A few weeks ago, I was asked to review a pull requests and amongst some of the suggestions I made was that I would really recommend adding more logging. It was only later when a member of the team asked me in slack what exactly I meant by that when I realised, I should have perhaps been more explicit in my suggestion. I think the question that was raised was –
“How much logging should I add?”
The now cliched “Well, it depends” comes to mind but for me the two core questions that I ask myself while I’m developing something are –
- If something unexpected happened while the program was running, do I have enough logging in place for me to diagnose the issue efficiently and effectively?
- During the execution of the program, do I have enough logging in place such that by examining the logs it will satisfy me that the program is executing in the manner that I expect?
I think it’s also important to also differentiate between the two concepts of logs and metrics.

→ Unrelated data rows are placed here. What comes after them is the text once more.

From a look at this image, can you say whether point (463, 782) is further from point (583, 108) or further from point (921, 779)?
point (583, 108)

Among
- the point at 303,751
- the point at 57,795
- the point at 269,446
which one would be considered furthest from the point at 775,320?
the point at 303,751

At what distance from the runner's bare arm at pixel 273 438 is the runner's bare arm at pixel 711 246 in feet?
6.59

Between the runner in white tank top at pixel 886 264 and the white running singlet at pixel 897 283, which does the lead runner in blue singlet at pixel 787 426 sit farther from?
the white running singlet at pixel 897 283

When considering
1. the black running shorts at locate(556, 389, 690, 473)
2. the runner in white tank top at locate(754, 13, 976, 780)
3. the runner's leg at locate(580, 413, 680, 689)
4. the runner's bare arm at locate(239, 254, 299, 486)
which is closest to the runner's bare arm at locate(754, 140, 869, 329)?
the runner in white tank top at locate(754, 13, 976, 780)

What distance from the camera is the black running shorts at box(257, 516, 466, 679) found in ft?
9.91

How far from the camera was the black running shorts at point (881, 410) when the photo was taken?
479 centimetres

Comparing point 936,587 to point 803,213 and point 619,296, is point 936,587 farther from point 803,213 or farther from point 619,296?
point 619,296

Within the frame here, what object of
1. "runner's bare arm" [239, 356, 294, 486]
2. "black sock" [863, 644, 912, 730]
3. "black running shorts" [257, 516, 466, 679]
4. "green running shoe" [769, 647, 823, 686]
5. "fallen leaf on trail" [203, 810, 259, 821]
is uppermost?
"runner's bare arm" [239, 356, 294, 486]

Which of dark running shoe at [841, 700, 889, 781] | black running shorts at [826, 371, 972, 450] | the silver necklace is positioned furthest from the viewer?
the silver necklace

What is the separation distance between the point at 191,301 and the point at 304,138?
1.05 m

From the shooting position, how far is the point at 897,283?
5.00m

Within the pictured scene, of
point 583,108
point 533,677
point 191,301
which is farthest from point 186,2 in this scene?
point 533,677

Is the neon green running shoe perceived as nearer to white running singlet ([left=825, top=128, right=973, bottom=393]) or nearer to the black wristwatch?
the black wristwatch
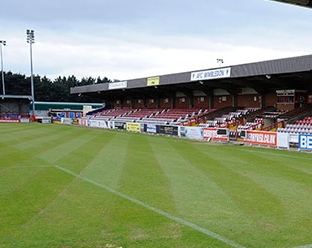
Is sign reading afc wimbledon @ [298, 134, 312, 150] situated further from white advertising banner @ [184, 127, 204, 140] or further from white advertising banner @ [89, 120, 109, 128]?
white advertising banner @ [89, 120, 109, 128]

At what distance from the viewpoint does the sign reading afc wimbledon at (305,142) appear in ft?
63.7

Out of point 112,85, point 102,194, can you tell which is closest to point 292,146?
point 102,194

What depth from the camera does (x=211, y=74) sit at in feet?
111

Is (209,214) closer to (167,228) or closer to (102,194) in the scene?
(167,228)

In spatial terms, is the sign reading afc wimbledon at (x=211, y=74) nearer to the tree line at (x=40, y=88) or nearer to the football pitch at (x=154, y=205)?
the football pitch at (x=154, y=205)

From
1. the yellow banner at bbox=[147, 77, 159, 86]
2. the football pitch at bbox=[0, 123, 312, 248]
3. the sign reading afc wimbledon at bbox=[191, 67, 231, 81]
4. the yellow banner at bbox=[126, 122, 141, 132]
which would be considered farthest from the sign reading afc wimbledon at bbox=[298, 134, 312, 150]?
the yellow banner at bbox=[147, 77, 159, 86]

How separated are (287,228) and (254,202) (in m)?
1.82

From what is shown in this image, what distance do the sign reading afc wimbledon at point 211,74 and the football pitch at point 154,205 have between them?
19233 millimetres

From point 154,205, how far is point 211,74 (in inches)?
1075

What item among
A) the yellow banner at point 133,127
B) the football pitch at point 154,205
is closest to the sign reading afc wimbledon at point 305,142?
the football pitch at point 154,205

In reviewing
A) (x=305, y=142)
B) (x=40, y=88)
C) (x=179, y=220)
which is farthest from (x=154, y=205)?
(x=40, y=88)

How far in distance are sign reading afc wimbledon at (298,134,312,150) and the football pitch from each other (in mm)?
6153

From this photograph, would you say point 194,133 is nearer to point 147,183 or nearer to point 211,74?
point 211,74

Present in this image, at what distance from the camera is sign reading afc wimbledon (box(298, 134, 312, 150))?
19406 millimetres
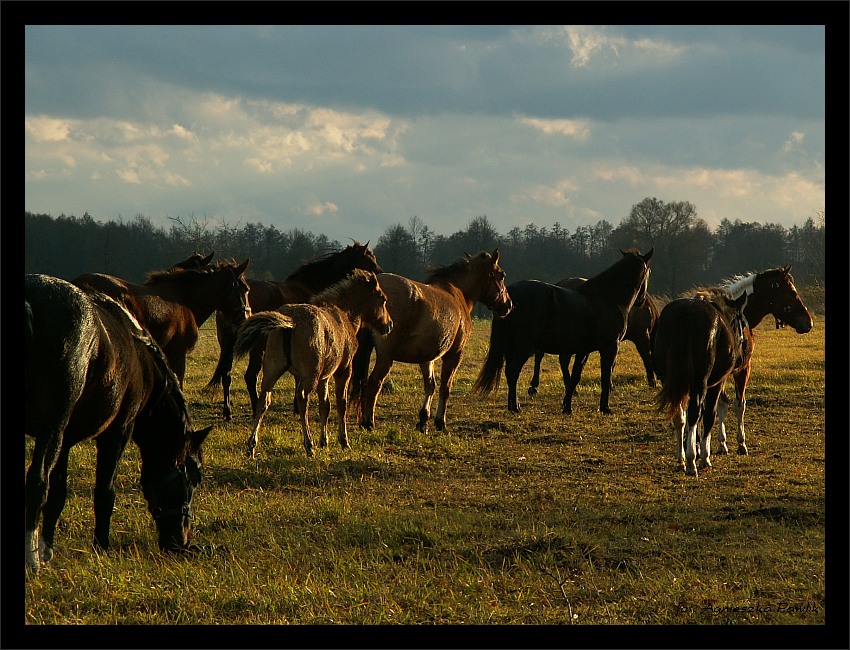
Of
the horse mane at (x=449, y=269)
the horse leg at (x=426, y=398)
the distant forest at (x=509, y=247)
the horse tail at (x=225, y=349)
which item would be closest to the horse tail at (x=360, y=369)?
the horse leg at (x=426, y=398)

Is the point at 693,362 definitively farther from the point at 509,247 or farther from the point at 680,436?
the point at 509,247

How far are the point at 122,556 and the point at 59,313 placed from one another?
5.61ft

I like to think of logs as a series of events that are written as execution takes place. These events will also contain one of more pieces of information about the event. For example –
2020-10-10 07:43:17,581 26280 [INFO ] - [NuGet] Attempting to resolve dependency 'visualstudio-installer (= 2.0.0)'.
The example above shows a fair amount of information, a timestamp, the type of log (
Info in this case), the process logging the information (NuGet), a brief generic description of the event and some specific information upon which the event is occurring.

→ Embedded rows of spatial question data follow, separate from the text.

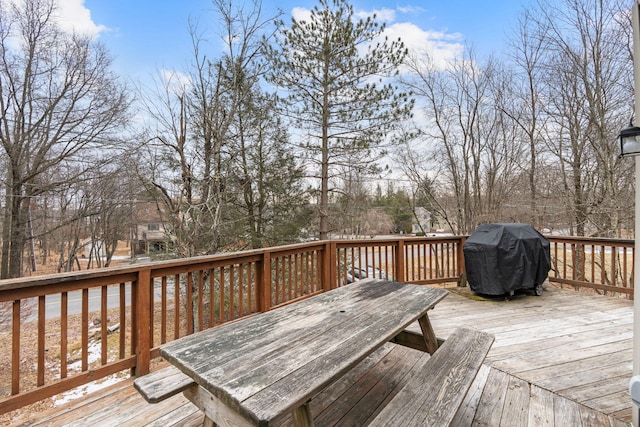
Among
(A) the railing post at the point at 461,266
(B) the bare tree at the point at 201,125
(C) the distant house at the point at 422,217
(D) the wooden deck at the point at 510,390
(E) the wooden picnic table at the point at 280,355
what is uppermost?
(B) the bare tree at the point at 201,125

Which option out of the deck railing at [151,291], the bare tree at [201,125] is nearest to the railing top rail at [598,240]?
the deck railing at [151,291]

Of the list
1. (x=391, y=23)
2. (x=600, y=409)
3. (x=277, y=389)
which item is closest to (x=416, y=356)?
(x=600, y=409)

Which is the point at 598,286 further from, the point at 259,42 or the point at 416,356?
the point at 259,42

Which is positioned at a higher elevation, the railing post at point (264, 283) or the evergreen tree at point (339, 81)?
the evergreen tree at point (339, 81)

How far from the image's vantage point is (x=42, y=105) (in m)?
7.54

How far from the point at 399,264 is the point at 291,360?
349 cm

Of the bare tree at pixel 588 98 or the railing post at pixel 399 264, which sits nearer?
the railing post at pixel 399 264

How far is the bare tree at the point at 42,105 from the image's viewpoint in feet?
23.0

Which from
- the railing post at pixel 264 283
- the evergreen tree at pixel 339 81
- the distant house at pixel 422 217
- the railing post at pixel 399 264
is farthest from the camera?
the distant house at pixel 422 217

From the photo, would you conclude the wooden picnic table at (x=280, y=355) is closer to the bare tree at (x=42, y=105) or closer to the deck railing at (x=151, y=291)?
the deck railing at (x=151, y=291)

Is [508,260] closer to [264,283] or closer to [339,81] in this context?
[264,283]

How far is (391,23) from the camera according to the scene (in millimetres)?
6668

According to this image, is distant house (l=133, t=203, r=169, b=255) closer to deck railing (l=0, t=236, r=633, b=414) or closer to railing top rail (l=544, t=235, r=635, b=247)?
deck railing (l=0, t=236, r=633, b=414)

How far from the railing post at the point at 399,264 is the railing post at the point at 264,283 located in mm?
2097
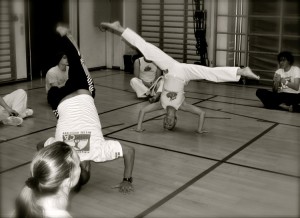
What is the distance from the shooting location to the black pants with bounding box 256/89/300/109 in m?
6.34

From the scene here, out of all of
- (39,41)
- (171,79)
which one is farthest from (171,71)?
(39,41)

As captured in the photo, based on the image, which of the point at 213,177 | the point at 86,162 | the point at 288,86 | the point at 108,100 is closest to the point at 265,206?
the point at 213,177

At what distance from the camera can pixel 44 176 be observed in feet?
5.98

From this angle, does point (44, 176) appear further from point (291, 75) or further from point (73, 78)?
point (291, 75)

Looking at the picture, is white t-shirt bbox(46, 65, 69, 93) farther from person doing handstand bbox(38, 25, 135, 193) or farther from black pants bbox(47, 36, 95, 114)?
person doing handstand bbox(38, 25, 135, 193)

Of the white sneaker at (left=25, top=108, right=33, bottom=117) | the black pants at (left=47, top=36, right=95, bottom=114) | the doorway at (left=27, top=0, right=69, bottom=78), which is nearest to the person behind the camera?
the black pants at (left=47, top=36, right=95, bottom=114)

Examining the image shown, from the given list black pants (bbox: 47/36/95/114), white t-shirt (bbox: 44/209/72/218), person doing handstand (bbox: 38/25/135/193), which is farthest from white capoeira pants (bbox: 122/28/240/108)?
white t-shirt (bbox: 44/209/72/218)

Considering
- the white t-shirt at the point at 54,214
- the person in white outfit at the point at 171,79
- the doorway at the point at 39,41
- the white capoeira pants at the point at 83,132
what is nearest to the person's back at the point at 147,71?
the doorway at the point at 39,41

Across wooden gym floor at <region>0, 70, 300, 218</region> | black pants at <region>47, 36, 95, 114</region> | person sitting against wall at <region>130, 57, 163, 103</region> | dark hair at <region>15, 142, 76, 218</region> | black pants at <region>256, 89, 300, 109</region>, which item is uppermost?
black pants at <region>47, 36, 95, 114</region>

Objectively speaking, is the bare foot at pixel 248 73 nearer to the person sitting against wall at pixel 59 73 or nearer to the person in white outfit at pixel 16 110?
the person in white outfit at pixel 16 110

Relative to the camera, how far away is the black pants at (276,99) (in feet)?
20.8

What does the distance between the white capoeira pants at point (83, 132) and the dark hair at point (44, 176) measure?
1336mm

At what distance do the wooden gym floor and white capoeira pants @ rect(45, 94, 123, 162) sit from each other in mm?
387

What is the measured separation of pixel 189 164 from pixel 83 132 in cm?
128
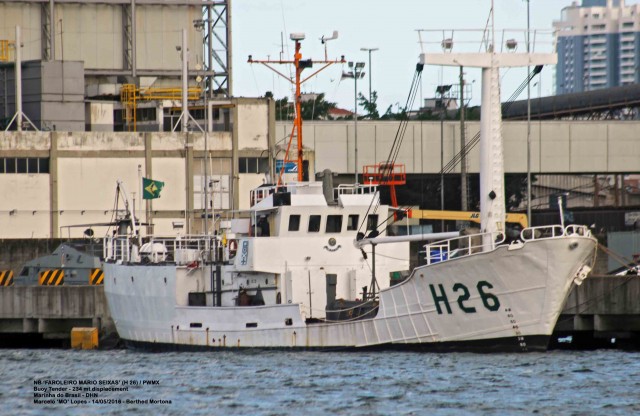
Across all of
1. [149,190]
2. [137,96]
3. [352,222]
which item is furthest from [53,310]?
[137,96]

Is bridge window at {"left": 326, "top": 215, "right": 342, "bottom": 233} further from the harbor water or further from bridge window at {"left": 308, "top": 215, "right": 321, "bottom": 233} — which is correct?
the harbor water

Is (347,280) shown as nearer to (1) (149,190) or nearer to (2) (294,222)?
(2) (294,222)

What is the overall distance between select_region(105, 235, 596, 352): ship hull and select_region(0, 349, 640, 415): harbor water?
0.48 metres

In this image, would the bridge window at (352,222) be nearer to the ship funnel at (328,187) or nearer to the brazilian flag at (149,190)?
the ship funnel at (328,187)

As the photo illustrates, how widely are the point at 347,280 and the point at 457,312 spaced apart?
496cm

Metrics on the other hand are things you can count e.g. how many times has a specific event occurred? how long did it take? how many of these <messages / files / records etc> are you about to process?
Two of the major benefits about metrics is that you can both track them and visualise them. So, if you release a new version of your software and feedback is that it feels slower (and you have metrics around performance) you now have data to compare this and maybe even begin to isolate the issue.

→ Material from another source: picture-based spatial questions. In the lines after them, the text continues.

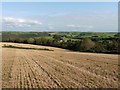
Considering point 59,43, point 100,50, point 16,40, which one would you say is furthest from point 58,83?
point 16,40

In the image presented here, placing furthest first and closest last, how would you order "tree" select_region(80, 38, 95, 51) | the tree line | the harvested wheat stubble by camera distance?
"tree" select_region(80, 38, 95, 51), the tree line, the harvested wheat stubble

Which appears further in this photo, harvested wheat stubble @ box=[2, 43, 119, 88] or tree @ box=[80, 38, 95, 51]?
A: tree @ box=[80, 38, 95, 51]

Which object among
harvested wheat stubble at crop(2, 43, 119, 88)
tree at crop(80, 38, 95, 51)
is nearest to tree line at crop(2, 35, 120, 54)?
tree at crop(80, 38, 95, 51)

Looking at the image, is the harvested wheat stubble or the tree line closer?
the harvested wheat stubble

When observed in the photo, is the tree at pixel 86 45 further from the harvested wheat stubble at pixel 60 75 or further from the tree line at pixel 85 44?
the harvested wheat stubble at pixel 60 75

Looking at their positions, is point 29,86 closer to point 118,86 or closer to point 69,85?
point 69,85

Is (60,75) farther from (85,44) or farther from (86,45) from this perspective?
(85,44)

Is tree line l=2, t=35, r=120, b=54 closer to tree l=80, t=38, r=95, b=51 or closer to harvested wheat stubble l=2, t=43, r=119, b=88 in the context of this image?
tree l=80, t=38, r=95, b=51

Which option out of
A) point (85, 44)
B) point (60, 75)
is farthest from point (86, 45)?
point (60, 75)

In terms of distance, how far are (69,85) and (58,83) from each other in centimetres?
77

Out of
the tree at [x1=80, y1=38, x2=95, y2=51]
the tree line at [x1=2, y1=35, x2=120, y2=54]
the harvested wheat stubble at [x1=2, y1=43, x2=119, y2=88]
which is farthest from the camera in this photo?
the tree at [x1=80, y1=38, x2=95, y2=51]

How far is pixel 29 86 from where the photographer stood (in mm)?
11320

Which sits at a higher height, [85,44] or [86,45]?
[85,44]

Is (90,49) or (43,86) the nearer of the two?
(43,86)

So, both logs and metrics are important, you can of course derive metrics from logs but it’s perhaps not as efficient as recording (and aggregating) the metric itself.
In terms of methodology, I wouldn’t say that I’ve progressed to full Log-Driven Development but tend to rather iterate over the feature I’m developing adding and adjusting logging as I go. What I’ve found is after deployment the log level usually needs to be adjusted. For example, running the system locally with a log level of ‘
Info‘ is usually fine, put a production load through it and it can become a bit too noisy. It’s all a bit of a balancing act between keeping log volumes under control and having the correct log levels configured so that if something does go wrong you have as much useful information as you possibly can.
One thing I read about a while back was a technique where logs are buffered in memory and on a critical failure these are flushed to the disk, giving you all the necessary log context while not suffering huge amounts of logs being written to disk. I haven’t had a requirement to do this but I believe it’s called a ring buffer. The option to switch the log level dynamically is also an option here but it would really be ‘after the fact’ and the same issue would need to occur to capture the log events (perhaps there are additional ‘
Debug‘ level events that can be written). I’ve described one technique to do this in one of my earlier posts.
Also, I think for me, the care taken to implement high-quality logging is an indication of a high-quality application. It shows that time and thought have gone into the implementation and given consideration to the maintainers and engineers that support the application in production. I think it also leads onto another more general question that I tend to ask myself before handing this over to someone else or perhaps another team –
If I was given this application to run on a day to day basis in Production, how confident am I that I could resolve an issue in the early hours of the morning when no one else is about?
Logging is of course only one part of what makes up a robust and supportable application but for me, it’s probably right up there as one of the most important.
So how much logging do I add? As much as I can.